Yes. Search engines won't accept some software-driven submissions. URLs, for example have to be submitted by a human. No automated submissions of URLs is allowed.

However, search engines recognize that the submission of a site map is an "invitation" to spider, making the search engine's job easier.

How specific do I have to be when identifying a URL in a sitemap?

The greater the specificity the more likely the sitemap will be indexed. Fully identify the location of the URL sitemap as follows:

http://www.yourwebsitename.com/

Note that routine protocols are followed with the addition of the http (or https) identifier. The trailing slash is required by some web servers, especially those using shared hosting wherein over a thousand websites may be contained on a single hardware server.

Should I also list the https protocol if my site has a secure zone or checkout?

No, you should only submit one http address per site or zone. If you submit more than one address, e.g. http and https, spiders may not be able to crawl your entire site. Only some of the pages of your site will be indexed in this case.

How does the positioning of a URL in a sitemap affect its use?

Search engines use a number of criteria in assessing the importance of site information including positioning, the assumption being that the more prominent the positioning the more valuable the information.

To an extent this is true. <h6> headings are still assigned more "value" than <h1> headings simply because they're bigger. However, search engines don't assign value to a URL within a site map regardless of where it appears.

Where does the sitemap go in my HTML code?

The site map should appear in the root directory of your host server, assuming you have root access. So, the site map would appear as http://yoursitename.com/sitemap.xml.

You can also place different sitemaps for different paths within the URL. For example, some parts of a site may be restricted to certain viewers for security reasons. In this case, you would upload a site map using an address such as http://yoursitename.com/path. You can develop site maps for various zones of a large site to better equip spiders to crawl the entire site.

It's important to note that all URLs within a site map must be listed on the same host site map, rather than in a sub-domain. For example, if your site map is located at http://yoursitename.com/sitemap.xml, the site map can not contain URLs and other meta data from http://subdomain.yoursitename.com. In other words, to be read successfully by a search engine spider, the site map must reside in the same xml folder as the host site map. Sub-domains would require a separate sitemap if appropriate or applicable which isn't always the case.

Is there a size limit to a site map?

There is. A sitemap should be less than 10MB and shouldn't contain any more than 50,000 URLs. This ensures servers don't get clogged with bandwidth traffic jams.

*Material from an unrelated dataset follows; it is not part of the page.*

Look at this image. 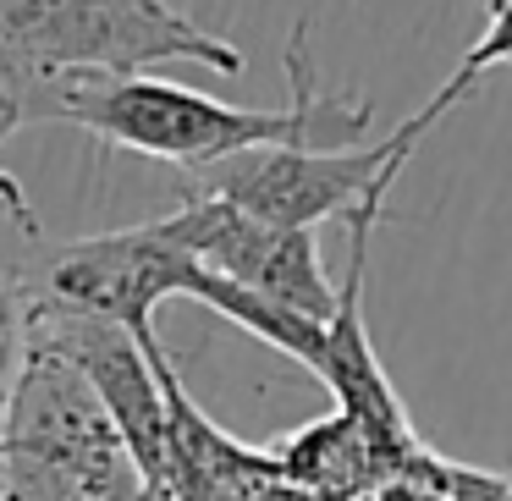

You can build larger site maps but they must be constructed in pieces following the limits set above. All of your site maps can be placed in a single XML site map file for easier access by SE spiders.

Should I zip sitemaps before submission?

Yes, you should. It makes transmission easier and the compressed file will still be fully indexed.

How do I submit new pages to a search engine when my site contains millions of URLs?

The easiest way to address this common problem is to separate sites that change frequently from sites that are static. Maps for static sites can be placed in the XML site map file. In this way, spiders will crawl those sites that change frequently (as often as you like) while skipping over static sites that don't change frequently. However, when you do change content or redesign a site, move it to the lastmod Tag to ensure the changes are picked up and indexed.